We've got to find the area of each triangle (not too bad because we know that each has sides $\cos \theta$ and $\sin \theta$), and we want the sector of the circle. Brilliantly, the angles at the origin work out so that the sector is one-quarter of a circle (the angle at the centre is $90^\circ$). So the area of $A$ is $\frac{\pi}{4}+\sin\theta\cos\theta$.

(iii) The relationship between $\sin^2\theta$, $\cos^2\theta$, and $\sin\theta\cos\theta$ is that they're all things that come up when you square $(\sin\theta+\cos\theta)$. Squares are positive so $\sin^2\theta+2\sin\theta\cos\theta+\cos^2\theta\geq 0$. Now substitute in $\sin^2\theta+\cos^2\theta=1$ and rearrange... wait a minute, I've proved that $\sin\theta\cos\theta \geq -\frac{1}{2}$. That's not what I wanted! After checking my work for minus sign errors, I realise that I could instead make these things by squaring $(\sin\theta-\cos\theta)$; that would give me $\sin^2\theta-2\sin\theta\cos\theta+\cos^2\theta\geq 0$ which rearranges to $\sin\theta\cos\theta\geq \frac{1}{2}$.

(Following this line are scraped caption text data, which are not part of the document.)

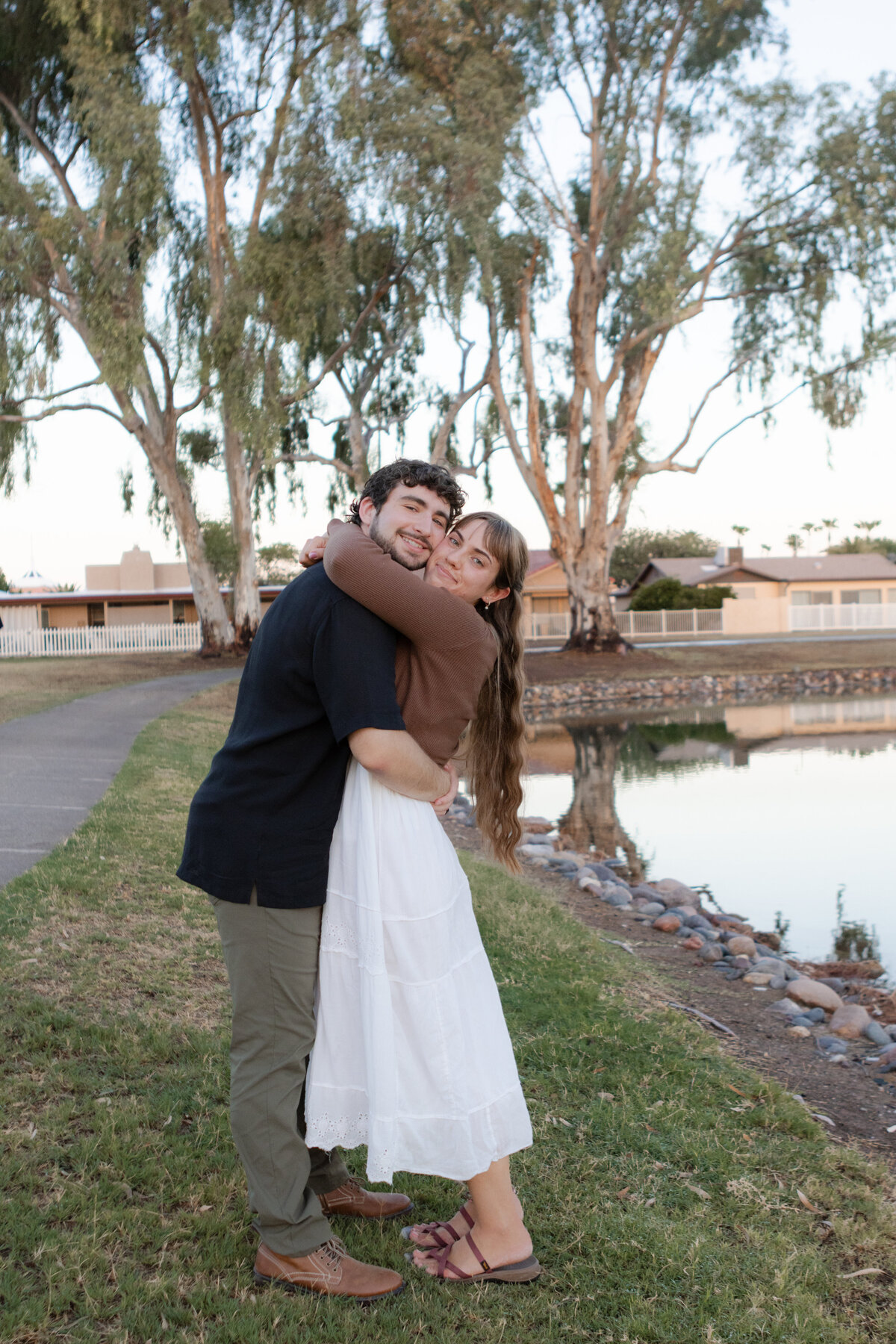 Jovanna G Photography. Classic, sophisticated Wedding Photos. Soft romantic engagement photos. Soft romantic WeddingPhotos. Sophisticated Wedding Photographer. Professional Wedding Photographer. Destination Wedding Photographer. Luxury Wedding photographer. Traveling Wedding Photographer. AZ Wedding Photographer. Gilbert AZ Wedding Photographer. Queen Creek Wedding Photographer. Phoenix Wedding Photographer. Scottsdale Wedding Photographer. Flagstaff Wedding Photographer. SoCal Wedding Photographer. California Wedding Photographer. Northern California Wedding Photographer. Southern California Wedding Photographer. San Francisco Wedding Photographer. Bay Area Wedding Photographer. San Jose Wedding Photographer. Golden Gate Bridge Wedding Photographer. Beach Lover Wedding Photographer. Palace of the Fine Arts Wedding Photographer. Ocean Lover. I love California. Orange County Wedding Photographer. Newport Beach Couples Photographer. Newport Beach Wedding Photographer. Laguna Beach Couples Beach Engagement Photographer. Laguna Beach wedding beach photographer. Los Angeles Wedding Photographer. Young and in love engaged couples who live in southern California. Christian Young Couple. Young Engaged Couple. Engaged High School Christian Couple. Christian Values. Young conservative Christian women. Young Conservative Christian men. Young Conservative Christian Couple. Young Christian Couple Engaged in High School. Young Christian College Couple. Lakeside Lovers in the Autumn Sun. David & Grace - engagement photos. Jovanna G Photographer Engagement Photos. Arizona sun shining through autumn trees- engagement. Chandler, AZ Engagement Photos. Chandler, AZ 2026 bride. Chandler, AZ Wedding Photographer. Chandler, AZ Young Engaged Couple. Girl in her 20s. Engaged Arizona Girl in her 20s. Lakeside Engagement photos. AZ Lakeside Engagement Photos. AZ Weeping Willow Lakeside Proposal. Arizona Lakeside Proposal with weeping willow tree. Detail shot of engagement ring on Arizona Lakeside estate. Chandler, AZ Lakeside Estate Proposal Outfit Inspiration.
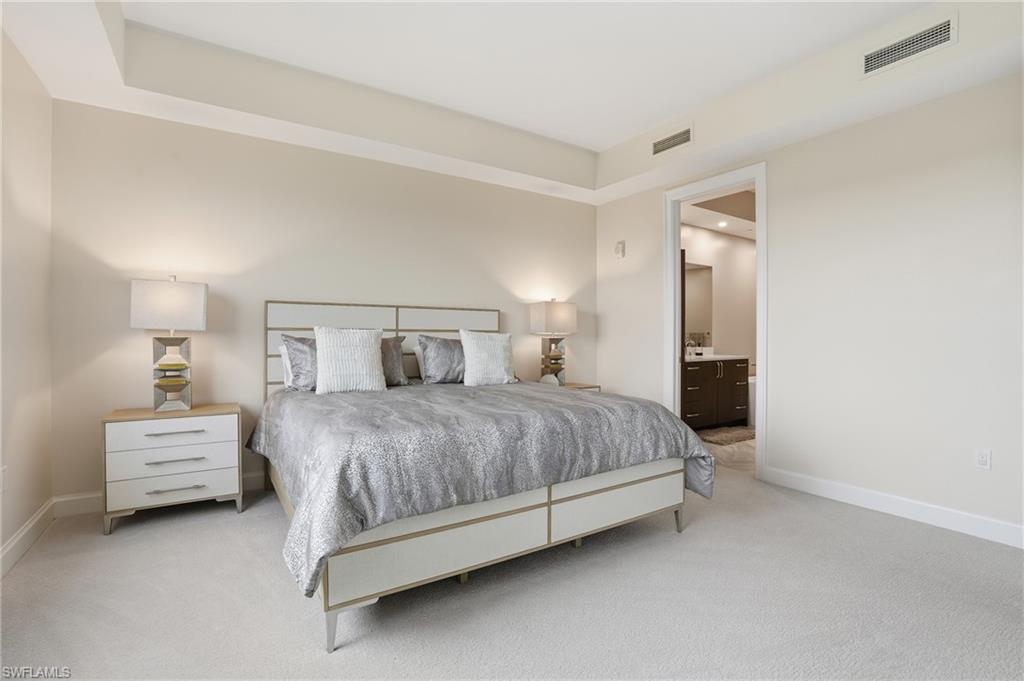 Bedroom with carpet floors and ensuite bath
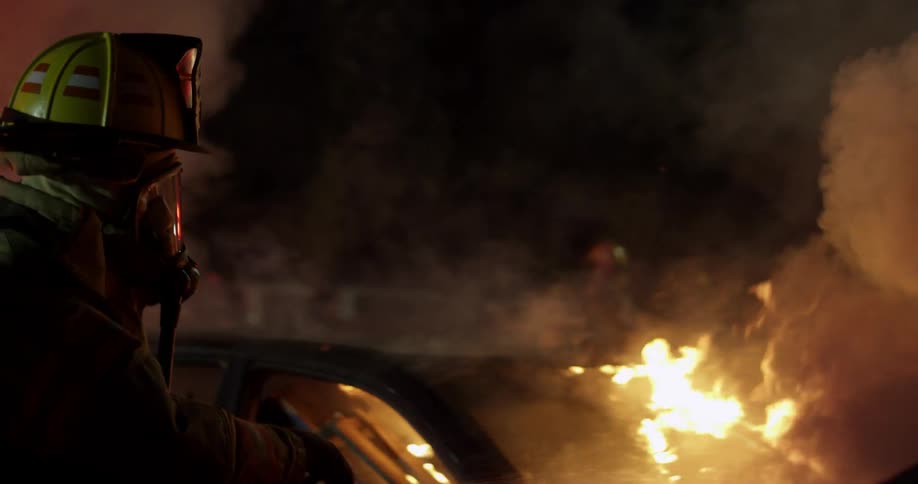 A fireman puts water on a burning car
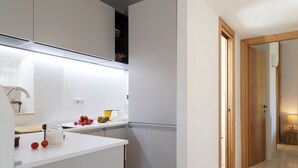 Una cocina moderna con armarios blancos, horno integrado y una encimera con utensilios de cocina y frutas.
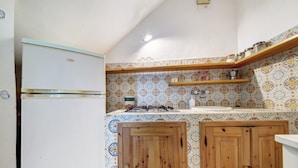 A compact kitchen with a white refrigerator, wooden cabinets, a gas stove, and patterned backsplash tiles.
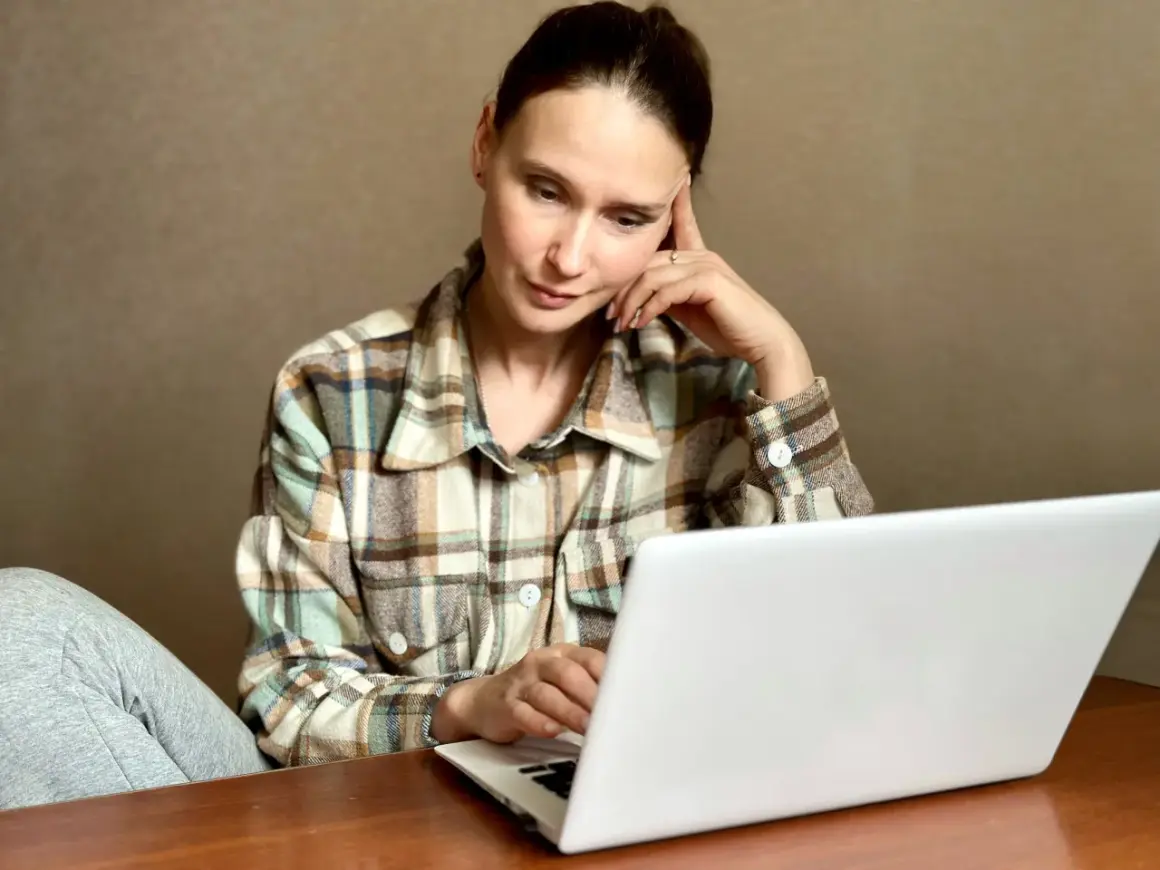 Kobieta zamyślona przy laptopie szuka informacji, jak usunąć negatywny wpis w BIK.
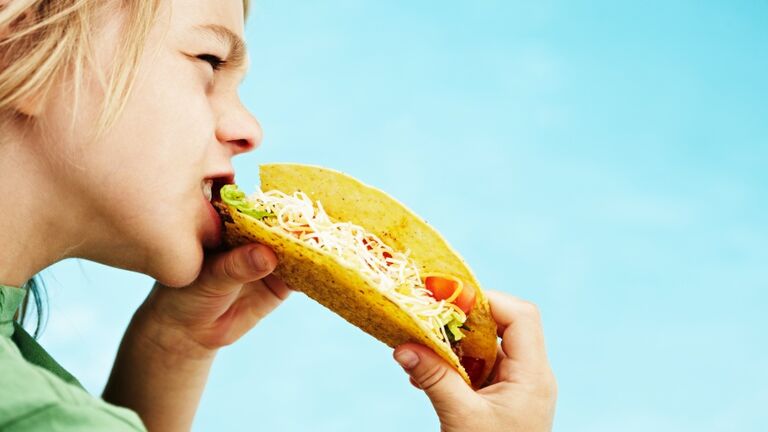 Boy eating taco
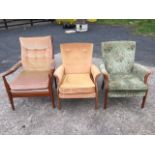 Two Parker Knoll upholstered armchairs with flared arms and loose cushions on rectangular tapering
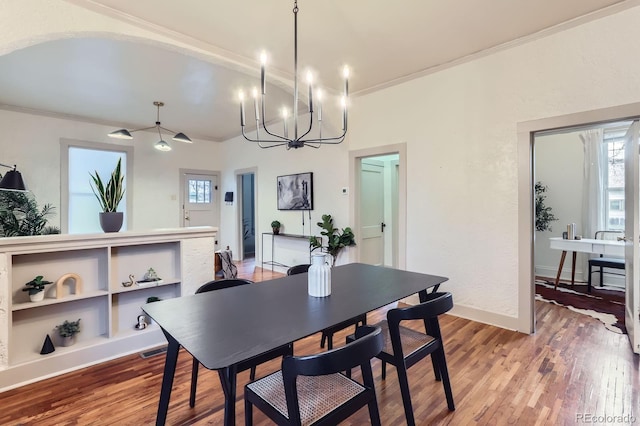 dining area with light wood-type flooring, baseboards, visible vents, and ornamental molding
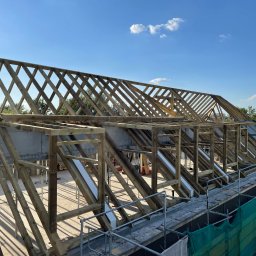 FRONT Budownictwo Kamil Zborowski - Konstrukcja drewniana dachu w trakcie budowy, widok z góry na rusztowanie, błękitne niebo w tle. Elementy zaimpregnowane, widoczne detale łączeń.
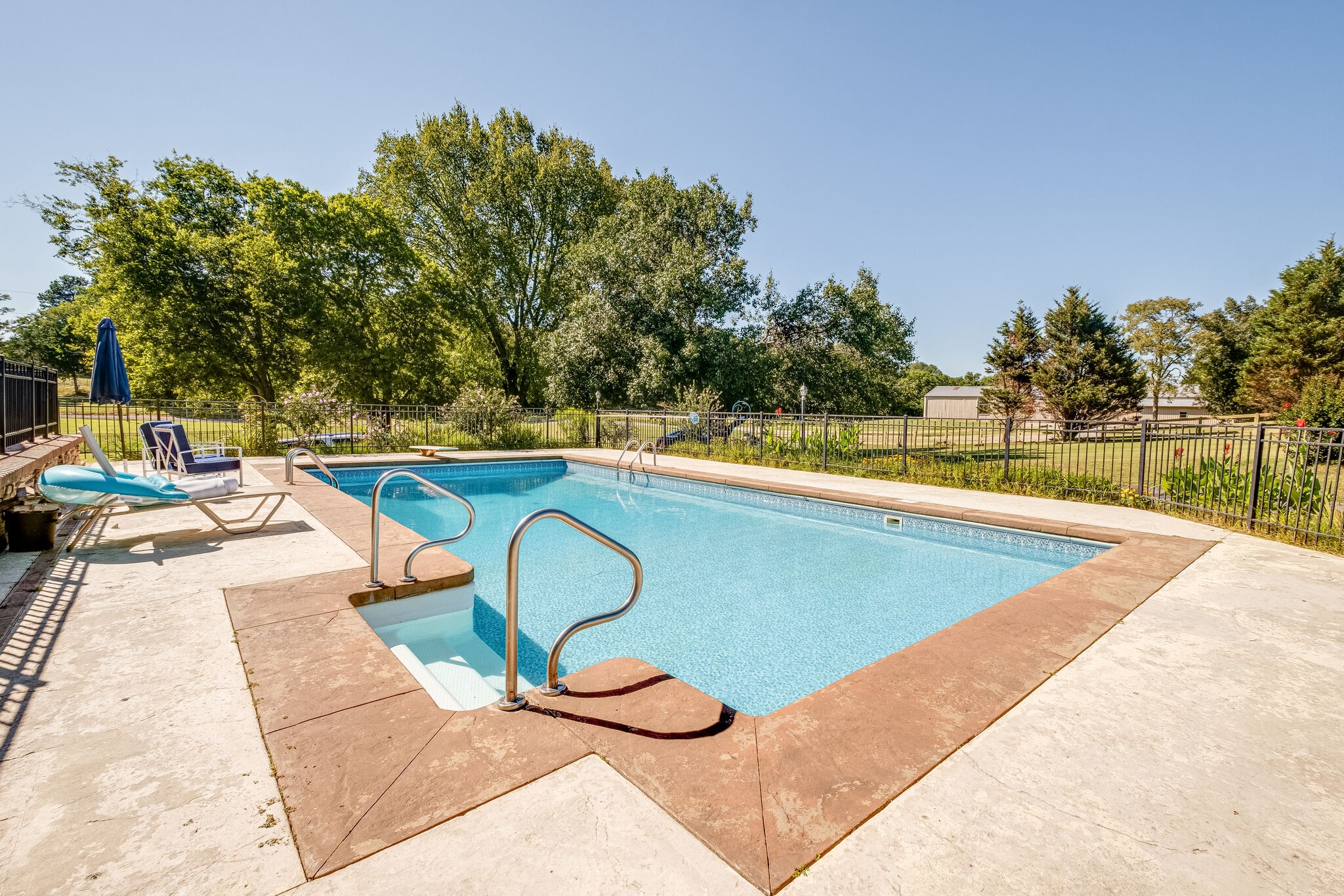 5025 Hickory Ridge Road Lebanon, TN 37087 - Photo 39 of 52 a view of a swimming pool with a lounge chair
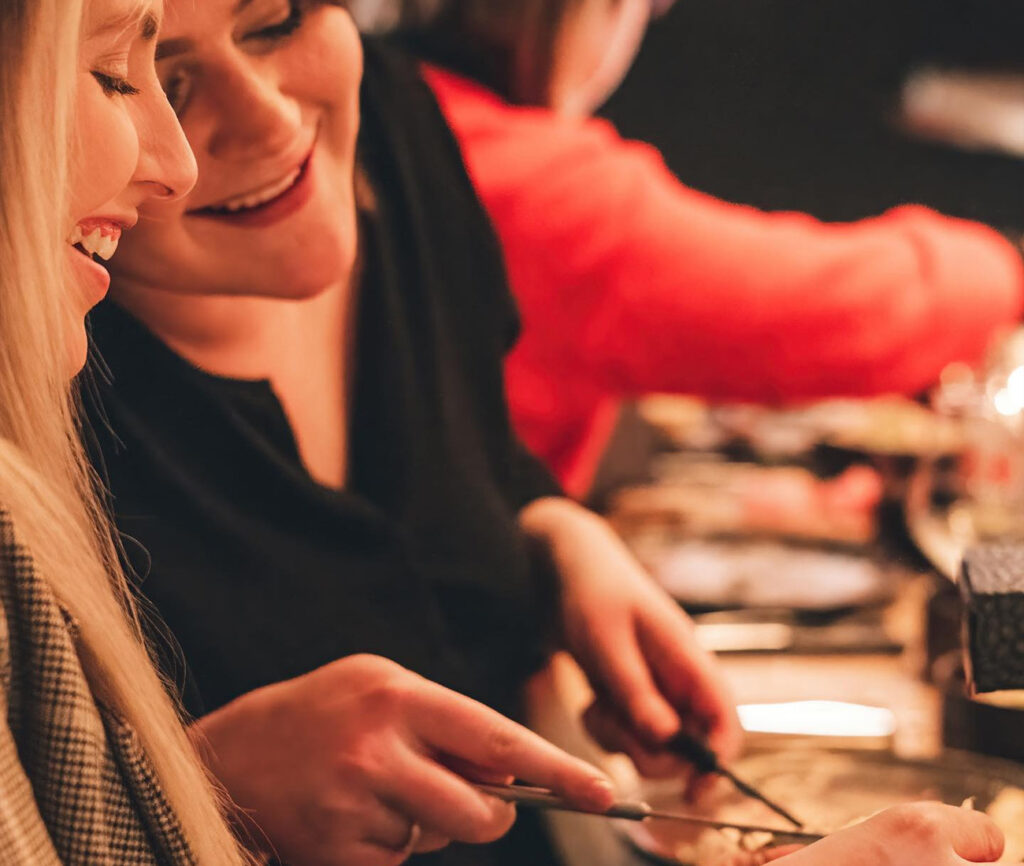Zakenlunch of diner in ons sfeervol fondue restaurant, met collega's die rond een dampende fonduepot zitten in een moderne setting.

(iv) We can make this fraction big by making $A$ large and $B$ small. Since $A+B$ is fixed, these things both happen at the same time, and since $A=\frac{\pi}{4}+\sin\theta\cos\theta$, we know from the previous part that it's maximised when $\sin\theta\cos\theta=\frac{1}{2}$ (this happens for $\theta=45^\circ$). At that value of $\theta$, $A$ is $\frac{\pi}{4}+\frac{1}{2}$ and $B$ is $\frac{\pi}{2}-A=\frac{\pi}{4}-\frac{1}{2}$, and the fraction in the question is \[\frac{\pi+2}{\pi-2}.\]

Reflection

In the long MAT question, I accidentally proved that $\sin\theta\cos\theta\geq-\frac{1}{2}$, which is true but not the thing in the question. Don't give up if this happens to you; maybe you can modify your proof or starting conditions to get to the thing you want.
We had to sketch a curve in the long MAT question. There's a session coming up (the one after next) where we'll look at more strategies for sketching a curve.
In the multiple-choice question with the inequalities, it was helpful (helpful to me at least) to split the range into different sections where I could say something in particular about $\tan x$ in each section.
The other two multiple-choice MAT question had a function that was secretly a quadratic when expressed in terms of a different variable (for example, we could write $u=\cos^2x$ in first question). Spotting the quadratic was good, because it meant that we got to use our knowledge of quadratics. But we've got to be careful when we check the consequences for the original variable. Things would have been quite different if the function had turned out to be $(2\cos^2x -3)^2+3$, because the term inside the brackets is never zero (it's $-1$ or less).